Posted on 12/06/2023 2:04:55 PM PST by Squawk 8888
Conrad Black’s latest book, Forgotten History: Civil Rights in Canada, is an insightful work that dispels many cheap slanders and misconceptions about Canada’s past. Black combines a deep knowledge of Western history and an eye for relevant historical details to help shine a new light on Canada’s civil rights record.
Interest in this book may be heightened by the recent calls to upend historically-won civil rights in Canada in the name of social justice. Or it might also come from the rise in new identity-based subgroups — whose demands for collective rights often infringe upon the rights of the individual. Or finally, it may even come from Quebec’s recent string of rights violations being imposed on the English-speaking population within that province.

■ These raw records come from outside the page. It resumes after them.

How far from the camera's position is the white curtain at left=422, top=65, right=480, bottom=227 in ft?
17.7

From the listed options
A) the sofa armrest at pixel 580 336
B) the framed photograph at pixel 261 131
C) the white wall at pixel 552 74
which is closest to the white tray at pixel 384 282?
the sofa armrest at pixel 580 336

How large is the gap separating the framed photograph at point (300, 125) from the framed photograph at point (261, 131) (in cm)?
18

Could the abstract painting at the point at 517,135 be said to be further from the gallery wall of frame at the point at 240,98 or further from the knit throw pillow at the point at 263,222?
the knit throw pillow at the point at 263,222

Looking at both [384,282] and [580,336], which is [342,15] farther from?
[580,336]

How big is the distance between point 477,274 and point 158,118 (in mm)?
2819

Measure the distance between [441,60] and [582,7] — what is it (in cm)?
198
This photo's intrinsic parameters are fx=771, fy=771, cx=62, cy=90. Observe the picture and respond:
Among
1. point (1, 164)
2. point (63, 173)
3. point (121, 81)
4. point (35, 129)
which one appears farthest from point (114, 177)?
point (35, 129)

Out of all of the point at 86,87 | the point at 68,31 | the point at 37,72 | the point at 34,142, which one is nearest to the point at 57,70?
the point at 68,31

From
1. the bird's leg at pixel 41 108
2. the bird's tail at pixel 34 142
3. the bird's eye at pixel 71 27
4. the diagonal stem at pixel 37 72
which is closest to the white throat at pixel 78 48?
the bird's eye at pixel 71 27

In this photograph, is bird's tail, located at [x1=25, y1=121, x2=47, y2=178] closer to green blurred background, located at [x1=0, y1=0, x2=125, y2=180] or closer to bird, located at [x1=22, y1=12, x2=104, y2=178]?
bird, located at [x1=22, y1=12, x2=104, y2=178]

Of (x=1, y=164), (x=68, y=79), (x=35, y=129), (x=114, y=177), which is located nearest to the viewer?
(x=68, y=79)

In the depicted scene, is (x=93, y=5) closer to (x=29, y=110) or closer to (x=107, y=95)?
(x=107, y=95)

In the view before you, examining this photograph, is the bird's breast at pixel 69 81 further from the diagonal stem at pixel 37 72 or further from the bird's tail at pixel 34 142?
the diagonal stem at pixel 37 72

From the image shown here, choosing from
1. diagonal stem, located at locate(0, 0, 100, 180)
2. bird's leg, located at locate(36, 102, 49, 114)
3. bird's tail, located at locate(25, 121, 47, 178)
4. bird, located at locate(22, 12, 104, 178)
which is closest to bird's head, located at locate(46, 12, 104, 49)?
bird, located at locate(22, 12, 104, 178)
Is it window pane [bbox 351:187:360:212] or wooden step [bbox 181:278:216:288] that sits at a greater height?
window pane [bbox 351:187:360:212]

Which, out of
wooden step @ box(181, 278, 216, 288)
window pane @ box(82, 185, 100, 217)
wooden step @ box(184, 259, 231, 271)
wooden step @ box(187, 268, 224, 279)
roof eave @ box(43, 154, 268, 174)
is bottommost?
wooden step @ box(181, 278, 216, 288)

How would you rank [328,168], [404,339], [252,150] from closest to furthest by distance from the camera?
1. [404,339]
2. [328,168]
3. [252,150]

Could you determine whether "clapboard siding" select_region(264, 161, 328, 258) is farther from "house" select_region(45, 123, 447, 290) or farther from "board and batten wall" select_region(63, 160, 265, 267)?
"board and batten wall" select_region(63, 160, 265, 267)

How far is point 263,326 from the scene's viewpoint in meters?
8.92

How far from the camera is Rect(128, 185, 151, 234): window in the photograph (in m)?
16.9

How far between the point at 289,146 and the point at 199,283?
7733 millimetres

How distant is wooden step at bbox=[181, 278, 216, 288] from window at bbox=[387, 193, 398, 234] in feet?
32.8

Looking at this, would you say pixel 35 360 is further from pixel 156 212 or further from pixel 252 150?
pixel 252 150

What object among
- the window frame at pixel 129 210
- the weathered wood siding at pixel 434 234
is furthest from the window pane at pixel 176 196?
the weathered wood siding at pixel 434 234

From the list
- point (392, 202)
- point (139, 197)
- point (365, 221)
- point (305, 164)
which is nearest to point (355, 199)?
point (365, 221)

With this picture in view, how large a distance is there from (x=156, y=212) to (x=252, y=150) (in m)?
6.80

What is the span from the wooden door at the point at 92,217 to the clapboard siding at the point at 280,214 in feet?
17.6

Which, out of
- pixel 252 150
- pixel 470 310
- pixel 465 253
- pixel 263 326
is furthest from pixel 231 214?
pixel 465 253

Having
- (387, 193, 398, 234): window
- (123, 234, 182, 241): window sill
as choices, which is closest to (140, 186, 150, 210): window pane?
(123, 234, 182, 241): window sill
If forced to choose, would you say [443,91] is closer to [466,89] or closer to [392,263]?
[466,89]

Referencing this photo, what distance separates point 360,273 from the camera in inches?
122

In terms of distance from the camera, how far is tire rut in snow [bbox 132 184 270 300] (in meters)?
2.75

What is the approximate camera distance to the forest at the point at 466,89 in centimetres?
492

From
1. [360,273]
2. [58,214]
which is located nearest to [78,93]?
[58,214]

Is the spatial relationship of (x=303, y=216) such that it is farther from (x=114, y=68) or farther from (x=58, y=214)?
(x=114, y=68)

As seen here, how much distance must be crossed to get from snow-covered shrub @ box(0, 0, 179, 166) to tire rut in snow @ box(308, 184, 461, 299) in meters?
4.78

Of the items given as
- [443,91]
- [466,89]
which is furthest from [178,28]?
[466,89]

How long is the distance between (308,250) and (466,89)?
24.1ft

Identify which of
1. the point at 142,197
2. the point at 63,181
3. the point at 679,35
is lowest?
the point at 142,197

Given these emerging trends, Black’s look into the origins and development of Canada’s civil rights provides an important historical perspective that can help to ground these discourses. Black’s work tracks the origins and development of civil rights in Canada over hundreds of years which, he argues, culminated in the confirmation of these rights in the Canadian Charter of Rights and Freedoms.
Among the topics Black explores are the origins and manifestation of Canada’s English and French approaches to political rights, the history and abolition of slavery in Canada, indigenous rights and history, the movement for democratic rights and citizenship and the Canadian Charter.